Water polo

The Brazilian who traded Copacabana for Barceloneta: "When I was 15, I came to Catalonia to fulfill a dream."

Felipe Perrone, player of the Club Natació Atlètic Barceloneta, talks to ARA about his sporting career

Felipe Perrone during the conversation with ARA.
05/05/2025
4 min

BarcelonaThe beaches of Rio de Janeiro were his childhood playground, his current office has sea views, his son was born at the Hospital del Mar in Barcelona, and when he has vacations, he boards a sailboat to relax with his wife somewhere with a sea. Felipe Perrone (Rio de Janeiro, 1986) is a man of the sea who one day, at just 15 years old, decided to leave the Atlantic Ocean for the Mediterranean, following in his brother Kiko's footsteps to return to his grandmother's homeland, Catalonia. He had a dream. "I've achieved much more than that teenager ever expected," says Perrone, 39, in a conversation with ARA in a room at the Club Natació Atlètic Barceloneta (CNAB). Evidently, it has sea views.

"My grandmother gave us a very strong legacy of Catalan culture, which we lived at home. She's a grandmother who has always been the matriarch of the family," explains Perrone in perfect Catalan. The family lived in Gironella until 1950, when poverty under the Franco regime forced them to move to Brazil. But they never forgot their past. Shortly after, Perrone and his brother returned to Catalonia in 2001, half a century after their ancestors had packed their bags. "Barcelona is my home. Catalan culture is the one I like the most, and I'm attracted to many aspects of this lifestyle," he says.

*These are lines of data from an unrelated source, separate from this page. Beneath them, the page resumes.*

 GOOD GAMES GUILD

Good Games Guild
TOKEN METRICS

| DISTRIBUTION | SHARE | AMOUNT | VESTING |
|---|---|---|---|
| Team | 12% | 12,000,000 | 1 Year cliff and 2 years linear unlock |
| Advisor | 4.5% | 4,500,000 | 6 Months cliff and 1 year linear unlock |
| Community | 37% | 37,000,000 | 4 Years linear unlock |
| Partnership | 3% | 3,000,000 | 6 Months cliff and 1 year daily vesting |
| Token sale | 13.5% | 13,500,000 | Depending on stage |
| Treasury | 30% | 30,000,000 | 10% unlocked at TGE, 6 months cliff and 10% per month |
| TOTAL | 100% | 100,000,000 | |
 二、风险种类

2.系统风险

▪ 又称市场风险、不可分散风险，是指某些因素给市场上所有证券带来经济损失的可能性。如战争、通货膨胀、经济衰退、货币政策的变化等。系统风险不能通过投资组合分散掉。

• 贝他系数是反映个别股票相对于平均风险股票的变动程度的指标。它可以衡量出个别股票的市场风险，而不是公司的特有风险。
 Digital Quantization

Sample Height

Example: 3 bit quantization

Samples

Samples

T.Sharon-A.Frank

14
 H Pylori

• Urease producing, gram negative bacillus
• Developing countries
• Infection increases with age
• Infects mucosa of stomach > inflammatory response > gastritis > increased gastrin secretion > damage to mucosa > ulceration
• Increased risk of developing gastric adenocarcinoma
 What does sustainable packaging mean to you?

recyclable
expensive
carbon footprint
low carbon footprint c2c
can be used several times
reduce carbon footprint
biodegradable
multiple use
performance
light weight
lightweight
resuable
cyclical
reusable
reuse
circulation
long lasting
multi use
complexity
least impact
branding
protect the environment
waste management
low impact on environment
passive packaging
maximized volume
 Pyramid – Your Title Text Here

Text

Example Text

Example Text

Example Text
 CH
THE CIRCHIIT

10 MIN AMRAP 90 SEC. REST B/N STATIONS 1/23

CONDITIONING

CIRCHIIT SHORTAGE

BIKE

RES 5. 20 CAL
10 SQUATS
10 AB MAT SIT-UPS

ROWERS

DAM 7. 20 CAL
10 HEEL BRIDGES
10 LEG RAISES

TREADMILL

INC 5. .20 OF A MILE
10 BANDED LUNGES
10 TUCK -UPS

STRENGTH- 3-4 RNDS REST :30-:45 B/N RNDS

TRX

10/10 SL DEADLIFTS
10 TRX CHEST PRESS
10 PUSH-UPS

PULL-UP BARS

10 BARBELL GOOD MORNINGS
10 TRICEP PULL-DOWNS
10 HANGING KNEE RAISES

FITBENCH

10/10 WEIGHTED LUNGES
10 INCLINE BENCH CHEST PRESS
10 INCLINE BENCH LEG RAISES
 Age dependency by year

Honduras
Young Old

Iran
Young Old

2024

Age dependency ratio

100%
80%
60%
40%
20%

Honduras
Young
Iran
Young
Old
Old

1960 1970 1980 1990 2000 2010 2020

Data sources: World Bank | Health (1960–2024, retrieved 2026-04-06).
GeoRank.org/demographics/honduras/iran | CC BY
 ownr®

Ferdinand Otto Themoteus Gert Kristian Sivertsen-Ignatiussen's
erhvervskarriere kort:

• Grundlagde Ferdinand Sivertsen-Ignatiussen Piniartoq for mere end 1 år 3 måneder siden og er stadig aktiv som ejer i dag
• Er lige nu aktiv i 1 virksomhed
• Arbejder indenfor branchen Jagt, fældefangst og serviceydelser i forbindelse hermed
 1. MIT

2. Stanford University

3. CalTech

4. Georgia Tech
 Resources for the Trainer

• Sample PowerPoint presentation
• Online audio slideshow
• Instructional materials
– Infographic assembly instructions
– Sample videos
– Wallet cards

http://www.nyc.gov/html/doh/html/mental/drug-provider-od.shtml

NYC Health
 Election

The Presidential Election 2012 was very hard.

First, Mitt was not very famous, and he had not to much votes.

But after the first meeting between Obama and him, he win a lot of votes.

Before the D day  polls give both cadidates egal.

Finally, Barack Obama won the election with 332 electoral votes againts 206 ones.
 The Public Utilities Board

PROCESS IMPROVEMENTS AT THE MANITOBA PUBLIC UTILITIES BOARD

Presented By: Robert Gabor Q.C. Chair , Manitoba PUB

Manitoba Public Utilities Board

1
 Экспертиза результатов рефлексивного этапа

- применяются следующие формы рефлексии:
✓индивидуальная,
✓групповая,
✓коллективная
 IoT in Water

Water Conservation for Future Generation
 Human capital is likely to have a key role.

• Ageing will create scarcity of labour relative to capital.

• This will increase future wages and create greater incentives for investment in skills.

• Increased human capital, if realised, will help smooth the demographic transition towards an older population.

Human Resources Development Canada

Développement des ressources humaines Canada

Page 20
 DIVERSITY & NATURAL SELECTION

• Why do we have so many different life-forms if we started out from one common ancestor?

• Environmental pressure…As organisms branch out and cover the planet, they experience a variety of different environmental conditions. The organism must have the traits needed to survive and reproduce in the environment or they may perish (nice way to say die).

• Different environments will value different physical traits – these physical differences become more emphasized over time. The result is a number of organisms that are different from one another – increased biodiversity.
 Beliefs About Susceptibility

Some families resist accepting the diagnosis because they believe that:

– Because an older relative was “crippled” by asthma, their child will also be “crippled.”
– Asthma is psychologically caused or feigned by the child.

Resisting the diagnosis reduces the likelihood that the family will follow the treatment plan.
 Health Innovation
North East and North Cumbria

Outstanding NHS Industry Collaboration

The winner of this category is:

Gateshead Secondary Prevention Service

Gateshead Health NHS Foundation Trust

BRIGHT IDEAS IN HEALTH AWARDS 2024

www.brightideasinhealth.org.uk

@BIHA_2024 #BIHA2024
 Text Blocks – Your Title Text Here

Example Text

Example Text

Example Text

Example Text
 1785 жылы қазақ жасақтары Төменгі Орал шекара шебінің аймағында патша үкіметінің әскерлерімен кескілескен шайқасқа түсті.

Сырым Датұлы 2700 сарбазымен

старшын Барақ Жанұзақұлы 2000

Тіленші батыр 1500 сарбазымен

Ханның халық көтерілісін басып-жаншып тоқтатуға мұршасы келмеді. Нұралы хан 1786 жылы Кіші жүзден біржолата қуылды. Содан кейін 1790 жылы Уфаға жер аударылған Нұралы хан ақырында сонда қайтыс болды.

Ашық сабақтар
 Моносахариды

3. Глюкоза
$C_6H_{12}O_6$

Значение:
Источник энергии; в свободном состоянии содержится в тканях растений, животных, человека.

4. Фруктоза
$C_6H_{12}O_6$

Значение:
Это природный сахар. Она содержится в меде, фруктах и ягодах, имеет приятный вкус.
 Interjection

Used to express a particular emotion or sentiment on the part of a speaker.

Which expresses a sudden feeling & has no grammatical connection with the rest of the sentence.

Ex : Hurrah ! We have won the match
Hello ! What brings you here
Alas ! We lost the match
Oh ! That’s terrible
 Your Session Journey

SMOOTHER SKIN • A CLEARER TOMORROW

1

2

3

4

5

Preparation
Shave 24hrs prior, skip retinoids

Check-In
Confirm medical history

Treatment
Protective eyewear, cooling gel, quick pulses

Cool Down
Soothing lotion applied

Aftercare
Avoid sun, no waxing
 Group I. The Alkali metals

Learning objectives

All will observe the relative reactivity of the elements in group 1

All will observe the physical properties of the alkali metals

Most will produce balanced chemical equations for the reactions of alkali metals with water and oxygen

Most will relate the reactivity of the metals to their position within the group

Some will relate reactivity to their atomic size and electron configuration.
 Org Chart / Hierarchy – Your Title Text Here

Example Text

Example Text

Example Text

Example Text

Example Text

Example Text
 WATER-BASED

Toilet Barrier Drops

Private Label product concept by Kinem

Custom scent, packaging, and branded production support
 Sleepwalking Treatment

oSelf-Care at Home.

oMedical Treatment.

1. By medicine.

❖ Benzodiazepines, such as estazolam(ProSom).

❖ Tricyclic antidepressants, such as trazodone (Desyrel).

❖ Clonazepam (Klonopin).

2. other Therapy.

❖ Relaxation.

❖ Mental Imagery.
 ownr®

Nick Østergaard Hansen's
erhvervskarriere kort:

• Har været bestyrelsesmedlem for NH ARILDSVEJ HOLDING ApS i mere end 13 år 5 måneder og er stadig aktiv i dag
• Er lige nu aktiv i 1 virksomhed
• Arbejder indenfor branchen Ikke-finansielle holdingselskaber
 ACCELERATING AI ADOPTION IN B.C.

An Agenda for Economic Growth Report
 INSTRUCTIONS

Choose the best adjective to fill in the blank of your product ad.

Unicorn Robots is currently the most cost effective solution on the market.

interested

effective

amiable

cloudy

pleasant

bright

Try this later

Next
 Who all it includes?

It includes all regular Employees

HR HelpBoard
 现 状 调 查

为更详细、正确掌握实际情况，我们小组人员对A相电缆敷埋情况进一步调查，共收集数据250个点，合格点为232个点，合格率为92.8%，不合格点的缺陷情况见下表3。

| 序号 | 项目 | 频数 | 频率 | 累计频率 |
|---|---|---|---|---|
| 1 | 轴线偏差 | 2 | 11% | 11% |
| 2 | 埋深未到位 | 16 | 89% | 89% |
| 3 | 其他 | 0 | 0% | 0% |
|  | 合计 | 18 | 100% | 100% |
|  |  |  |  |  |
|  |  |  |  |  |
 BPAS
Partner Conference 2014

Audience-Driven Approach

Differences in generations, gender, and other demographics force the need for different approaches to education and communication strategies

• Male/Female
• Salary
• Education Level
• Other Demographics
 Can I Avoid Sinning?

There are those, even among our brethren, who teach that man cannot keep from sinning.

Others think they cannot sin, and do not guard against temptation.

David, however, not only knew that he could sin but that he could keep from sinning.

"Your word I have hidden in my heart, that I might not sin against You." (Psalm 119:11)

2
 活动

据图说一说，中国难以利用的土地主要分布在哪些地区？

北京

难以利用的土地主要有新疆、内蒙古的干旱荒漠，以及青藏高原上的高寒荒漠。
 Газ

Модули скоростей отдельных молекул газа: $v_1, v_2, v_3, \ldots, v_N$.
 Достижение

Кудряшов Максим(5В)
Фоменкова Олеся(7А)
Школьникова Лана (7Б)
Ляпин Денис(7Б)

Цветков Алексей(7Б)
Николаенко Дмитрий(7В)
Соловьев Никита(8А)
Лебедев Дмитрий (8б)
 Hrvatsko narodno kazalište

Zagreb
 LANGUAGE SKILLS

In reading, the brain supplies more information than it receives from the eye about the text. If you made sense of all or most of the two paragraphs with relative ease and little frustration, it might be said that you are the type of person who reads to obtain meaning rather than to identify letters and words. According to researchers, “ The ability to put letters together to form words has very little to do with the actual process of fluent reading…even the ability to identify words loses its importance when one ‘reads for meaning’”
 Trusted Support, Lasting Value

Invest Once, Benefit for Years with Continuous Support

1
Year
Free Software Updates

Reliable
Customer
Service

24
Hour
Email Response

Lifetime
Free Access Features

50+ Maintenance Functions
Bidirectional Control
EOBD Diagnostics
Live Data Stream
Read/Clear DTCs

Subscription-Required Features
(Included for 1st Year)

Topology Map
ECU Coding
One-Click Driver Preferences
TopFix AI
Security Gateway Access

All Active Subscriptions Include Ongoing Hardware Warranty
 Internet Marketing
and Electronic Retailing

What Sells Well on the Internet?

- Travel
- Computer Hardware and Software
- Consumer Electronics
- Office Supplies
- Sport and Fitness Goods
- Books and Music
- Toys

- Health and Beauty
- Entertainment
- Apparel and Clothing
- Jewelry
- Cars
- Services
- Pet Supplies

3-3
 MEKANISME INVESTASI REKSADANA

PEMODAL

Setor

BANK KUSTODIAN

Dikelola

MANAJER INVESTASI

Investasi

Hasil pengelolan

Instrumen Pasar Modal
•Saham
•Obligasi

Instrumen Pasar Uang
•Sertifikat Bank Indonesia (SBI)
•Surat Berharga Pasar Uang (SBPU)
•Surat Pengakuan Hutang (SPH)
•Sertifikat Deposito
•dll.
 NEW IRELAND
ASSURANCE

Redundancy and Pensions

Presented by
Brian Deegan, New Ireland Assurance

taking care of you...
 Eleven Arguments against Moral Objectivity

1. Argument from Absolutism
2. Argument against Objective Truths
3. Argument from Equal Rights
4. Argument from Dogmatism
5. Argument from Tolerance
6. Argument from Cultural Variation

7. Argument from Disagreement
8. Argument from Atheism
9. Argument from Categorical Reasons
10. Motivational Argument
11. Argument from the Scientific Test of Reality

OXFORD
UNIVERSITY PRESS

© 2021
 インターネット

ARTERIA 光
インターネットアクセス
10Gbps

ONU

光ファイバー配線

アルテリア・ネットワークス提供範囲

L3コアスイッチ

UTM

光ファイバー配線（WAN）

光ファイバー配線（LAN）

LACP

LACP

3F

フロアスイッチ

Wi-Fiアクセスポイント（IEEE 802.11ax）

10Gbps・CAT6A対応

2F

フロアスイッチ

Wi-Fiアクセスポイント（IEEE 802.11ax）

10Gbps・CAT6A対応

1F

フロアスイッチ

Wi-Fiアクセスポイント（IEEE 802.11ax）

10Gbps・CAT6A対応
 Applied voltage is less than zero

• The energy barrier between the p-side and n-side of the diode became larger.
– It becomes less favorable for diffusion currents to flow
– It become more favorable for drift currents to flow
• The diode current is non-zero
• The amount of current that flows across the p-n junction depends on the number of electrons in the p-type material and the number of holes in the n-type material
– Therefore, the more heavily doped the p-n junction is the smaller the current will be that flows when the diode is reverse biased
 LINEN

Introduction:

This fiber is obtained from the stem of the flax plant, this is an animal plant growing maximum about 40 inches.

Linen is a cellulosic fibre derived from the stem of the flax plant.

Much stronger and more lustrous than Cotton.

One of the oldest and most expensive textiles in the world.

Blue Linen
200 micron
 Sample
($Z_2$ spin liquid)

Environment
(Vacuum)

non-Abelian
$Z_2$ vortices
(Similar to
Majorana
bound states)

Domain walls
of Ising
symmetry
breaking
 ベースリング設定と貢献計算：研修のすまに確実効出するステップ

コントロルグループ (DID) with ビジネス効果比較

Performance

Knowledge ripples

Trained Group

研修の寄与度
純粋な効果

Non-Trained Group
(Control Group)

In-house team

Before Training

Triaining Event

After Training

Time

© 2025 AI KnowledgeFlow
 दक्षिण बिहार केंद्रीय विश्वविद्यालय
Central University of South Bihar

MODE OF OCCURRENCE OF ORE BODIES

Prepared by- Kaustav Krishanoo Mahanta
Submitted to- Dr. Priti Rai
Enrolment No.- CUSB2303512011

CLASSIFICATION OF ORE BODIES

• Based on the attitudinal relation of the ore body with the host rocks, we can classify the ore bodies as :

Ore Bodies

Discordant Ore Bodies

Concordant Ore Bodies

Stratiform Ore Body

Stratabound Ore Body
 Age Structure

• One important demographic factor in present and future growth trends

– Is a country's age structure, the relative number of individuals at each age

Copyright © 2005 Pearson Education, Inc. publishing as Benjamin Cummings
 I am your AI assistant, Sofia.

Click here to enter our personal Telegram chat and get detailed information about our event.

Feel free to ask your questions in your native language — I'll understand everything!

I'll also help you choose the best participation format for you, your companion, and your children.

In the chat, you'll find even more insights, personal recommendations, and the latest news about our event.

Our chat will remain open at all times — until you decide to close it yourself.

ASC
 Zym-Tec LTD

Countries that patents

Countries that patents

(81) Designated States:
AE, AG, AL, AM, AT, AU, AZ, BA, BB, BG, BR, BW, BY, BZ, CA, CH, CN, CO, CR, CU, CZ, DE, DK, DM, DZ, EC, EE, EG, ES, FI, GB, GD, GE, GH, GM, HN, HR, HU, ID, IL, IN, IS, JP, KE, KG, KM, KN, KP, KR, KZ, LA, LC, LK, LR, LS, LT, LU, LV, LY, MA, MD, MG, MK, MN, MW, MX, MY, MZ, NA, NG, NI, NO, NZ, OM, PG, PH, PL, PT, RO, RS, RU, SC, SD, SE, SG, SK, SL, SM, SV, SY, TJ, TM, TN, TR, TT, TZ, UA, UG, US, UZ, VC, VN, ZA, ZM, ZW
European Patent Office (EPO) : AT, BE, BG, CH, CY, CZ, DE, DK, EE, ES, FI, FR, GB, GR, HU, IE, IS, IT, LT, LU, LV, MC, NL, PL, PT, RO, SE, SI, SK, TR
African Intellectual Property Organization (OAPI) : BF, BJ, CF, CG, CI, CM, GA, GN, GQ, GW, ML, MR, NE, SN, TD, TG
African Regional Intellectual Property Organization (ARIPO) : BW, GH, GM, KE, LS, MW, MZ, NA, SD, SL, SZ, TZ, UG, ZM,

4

The teenage Felipe, who surfed when there were waves in Rio de Janeiro and went spearfishing when there weren't, also found time to watch Spanish national team water polo matches around the canal. Teledeporte, who had already arrived in Brazil by then. That team had won the 2001 Fukuoka World Cup and finished fourth at the 2000 Sydney Olympics. It was the team of Jesús Rollán, Iván Pérez, Dani Ballart, and company. "I wanted to experience that firsthand," he recalls. That was the dream.

Perrone speaks to the ARA in a bathrobe and swimsuit just after finishing morning training with Atlètic Barceloneta. The area surrounding the outdoor pools of the sailor's club, where the photographer asks him to pose, is filled with blue sunbeds with people sunbathing as if it were summer. "The CNAB has gone from being a neighborhood club when I arrived in 2005 to becoming an international benchmark in water polo. Plus, it's a club that has the sea 10 meters away [laughs]. Today I arrived and said, 'This is my office.' Being able to train while looking out at the sea is very special." Atlètic Barceloneta and Perrone have a ticket to play in Malta starting on May 30th in the Champions League Final Four, a title they already won together in 2014.

Felipe Perrone at the facilities of the Atlètic Barceloneta Swimming Club.

This season, Perrone has chosen to play only European competition matches after once again failing to win a medal at the Olympic Games—a disappointment that left him with "an emotional hangover." "I've been thinking for six years that this is my last. I've enjoyed these last six years like a kid," he says with a playful smile. "But this year looks much more like it will be my last," he admits.

The act of giving up

What has led you to extend your career, for the time being, by six years? "Two things: enjoying the process, each training session, not just the match, and the level I deliver. If you're happy with the level you're delivering, everything is easier." Improved athletic training has helped with this. "Now in high-level sports, you take better care of yourself. Nutrition, rest, and working with psychologists. This has given me the extra leverage to be able to continue. Before, you'd leave training and live a normal life. Now, you take much more care of everything."

Felipe Perrone could win another Champions League title before he retires.

Working with psychologists, practically nonexistent in the sports world when Perrone began his career, has been a lifeline to hold on to. "What's different about high-level sports compared to other jobs is that you're totally exposed to people every weekend, and even more so when there's a big competition. This creates a pressure that's not easy to manage," explains Perrone. "I have children, and often my head is here [pointing to the pool]. There are people constantly observing your performance; perhaps something similar happens in theater. If you start to slip with age, people will say, 'This isn't the same anymore, look how he doesn't play anymore, look how he can't do it anymore.' It's not easy."

Perrone has not only had to give up spending more time with his children. "The pressure makes it hard to separate things. You're an athlete 24/7. I studied a university degree [in Business Administration and Management], but I didn't have a university life. I took exams and that's it. Then summer comes and you rarely get to take leisure trips because you have competitions. You miss out on some things," he explains. He also can't practice jiujitsu, another of his hobbies, due to the high risk of injury that this martial art entails. But he doesn't regret anything; on the contrary. "High-level sport allows you to experience very beautiful things. There are few things in life that give you this intensity," he concludes. The time will come to return to being that teenager who enjoyed surfing or treated spearfishing as a form of meditation.